Estratto del documento —
+ + + + +

L’Istat certifica la ripresa, Italia fuori dalla recessione anche se mal distribuita con il Sud che resta indietro. Tornano consumi e produzione

L’Italia è fuori dalla recessione. Ma restano tutte le fragilità di una ripresa ancora incerta e mal distribuita sul territorio. Con il Sud che resta indietro. Certo, ci sono alcuni segnali positivi. Il reddito famiglie si stabilizza per la prima volta da 2008; il fatturato delle imprese, anche quelle piccole, registra un miglioramento, con un incremento di almeno lo 0,8%. Al contrario, continua a soffrire il mercato del lavoro. E per raggiungere la percentuale di occupazione registrata in Ue, l’Italia dovrebbe occupare 3,5 milioni di lavoratori in più.

La crescita. Nei paesi avanzati si segnala una “graduale ripresa ciclica” con il pil dell’Italia che, secondo la stima preliminare, nel primo trimestre 2015 è tornato a crescere dello 0,3% “dopo 5 trimestri di variazioni negative o nulle”. Nei primi mesi del 2015 gli indicatori anticipatori suggeriscono la prosecuzione di una graduale ripresa ciclica nei paesi avanzati, grazie all’azione di stimolo esercitata dalla politica monetaria, dal calo del prezzo del petrolio e, per l’Uem, dal deprezzamento del cambio. Ancora in rallentamento le economie emergenti”, afferma l’Istat nel rapporto.

Il Sud. Rimane indietro. “Le aree del Mezzogiorno – scrive l’Istat – si caratterizzano per una consolidata condizione di svantaggio legata alle condizioni di salute, alla carenza di servizi , al disagio economico, alle significative disuguaglianze sociali e alla scarsa integrazione degli stranieri residenti”. Le famiglie residenti al Sud spendono poco più del 70 per cento della media nel resto del Paese. Tanto che oltre un quarto della spesa nel Mezzogiorno è per i beni alimentari, di prima necessità.

Le famiglie. Migliorano i consumi delle famiglie sulla scia di una stabilizzazione del reddito delle famiglie. “La spesa per consumi finali delle famiglie è tornata a crescere (+0,3%) nel 2014 – si legge nel Rapporto 2015 dell’Istituto – dopo il marcato calo nei due anni precedenti. Tale andamento è da collegare a quello del reddito disponibile in termini reali delle famiglie consumatrici (cioè il potere di acquisto delle famiglie) che si è stabilizzato per la prima volta dal 2008, anche grazie alla discesa dell’inflazione”. L’indice del clima di fiducia dei consumatori, si aggiunge, “è aumentato nei primi mesi del 2015, con un leggero indebolimento ad aprile; il rafforzamento del sentiment dei consumatori potrebbe preludere a un moderato miglioramento della spesa per consumi”.

+ + + + +

Dati forniti —

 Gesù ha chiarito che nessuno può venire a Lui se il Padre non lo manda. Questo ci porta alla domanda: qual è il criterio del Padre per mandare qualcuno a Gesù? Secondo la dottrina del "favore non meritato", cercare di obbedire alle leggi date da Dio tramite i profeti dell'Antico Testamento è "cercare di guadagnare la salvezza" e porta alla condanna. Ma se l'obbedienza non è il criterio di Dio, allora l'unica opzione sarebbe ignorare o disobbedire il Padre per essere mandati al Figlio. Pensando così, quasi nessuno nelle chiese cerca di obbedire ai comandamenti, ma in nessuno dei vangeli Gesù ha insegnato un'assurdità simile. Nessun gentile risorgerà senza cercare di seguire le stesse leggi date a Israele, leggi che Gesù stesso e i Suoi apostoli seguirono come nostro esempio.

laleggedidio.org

+ + + + +

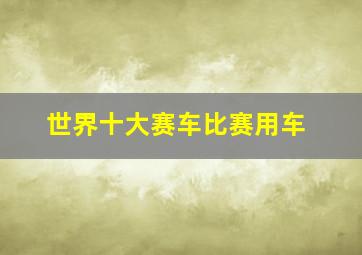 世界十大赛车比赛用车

+ + + + +

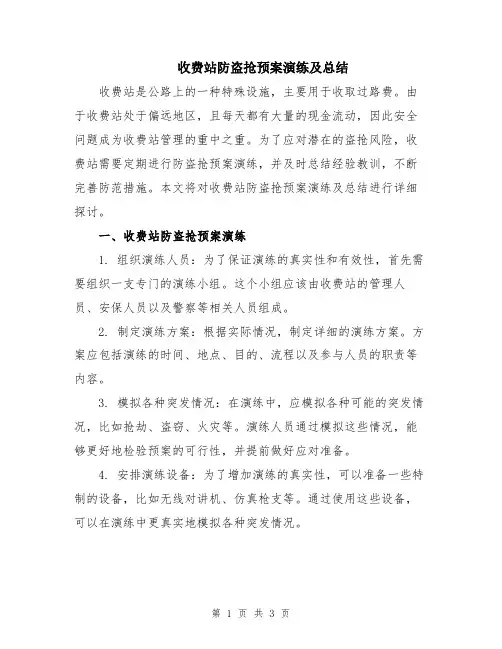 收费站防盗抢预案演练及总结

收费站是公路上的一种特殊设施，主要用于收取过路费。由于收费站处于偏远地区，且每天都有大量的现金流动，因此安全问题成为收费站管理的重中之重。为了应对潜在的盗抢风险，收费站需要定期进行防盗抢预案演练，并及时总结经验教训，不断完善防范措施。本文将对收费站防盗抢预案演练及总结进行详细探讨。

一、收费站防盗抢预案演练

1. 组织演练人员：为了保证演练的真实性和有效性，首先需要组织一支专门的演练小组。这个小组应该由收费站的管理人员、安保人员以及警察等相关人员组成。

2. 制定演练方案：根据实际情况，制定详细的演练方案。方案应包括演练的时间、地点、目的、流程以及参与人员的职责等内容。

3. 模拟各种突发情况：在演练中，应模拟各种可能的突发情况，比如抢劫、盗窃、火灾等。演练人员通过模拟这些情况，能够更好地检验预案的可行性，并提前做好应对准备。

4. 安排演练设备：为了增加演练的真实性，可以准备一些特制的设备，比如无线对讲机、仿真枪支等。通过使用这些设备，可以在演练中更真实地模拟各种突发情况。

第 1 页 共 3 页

+ + + + +

Riprendi l'articolo sul rapporto Istat dedicato alla ripresa economica italiana e proseguilo dopo la sua ultima frase.

Imprese. Nel 2014 ci sono stati segnali di ripresa che hanno coinvolto un numero rilevante di imprese. Un’impresa con almeno 20 addetti su due del settore manifatturiero ha aumentato il fatturato totale di almeno lo 0,8%, evidenzia il report.

Lavoro. Per raggiungere la percentuale di occupazione denunciata dall’Ue, l’Italia dovrebbe occupare 3,5 milioni di lavoratori in più. Nel 2014, infatti, il tasso di occupazione Ue sale al 64,9% mentre in Italia si ferma al 55,7%. “Per raggiungere la percentuale Ue gli occupati dovrebbero aumentare di circa 3,5 milioni”, si legge nel Rapporto annuale. Non decolla la domanda di lavoro nelle imprese. Nel 2014 le aziende che hanno aumentato l’occupazione sono meno numerose di quelle che l’hanno ridotta, sia nella manifattura (rispettivamente 19 e 25,4%) sia nei servizi (9,8 e 24,8%). L’unica forma contrattuale che non conosce crisi è il part-time ma per 2 lavoratori su 3 è involontario. Sono infatti oltre 4 mln i lavoratori part-time(32,2% tra le donne e l’8,4% tra gli uomini) ma il 63,6% lo ha scelto cioè in mancanza di occasioni di lavoro a tempo pieno. E’ in part-time il 18% del totale degli occupati soprattutto under35, residenti al Sud, a basso titolo di studio e gli stranieri.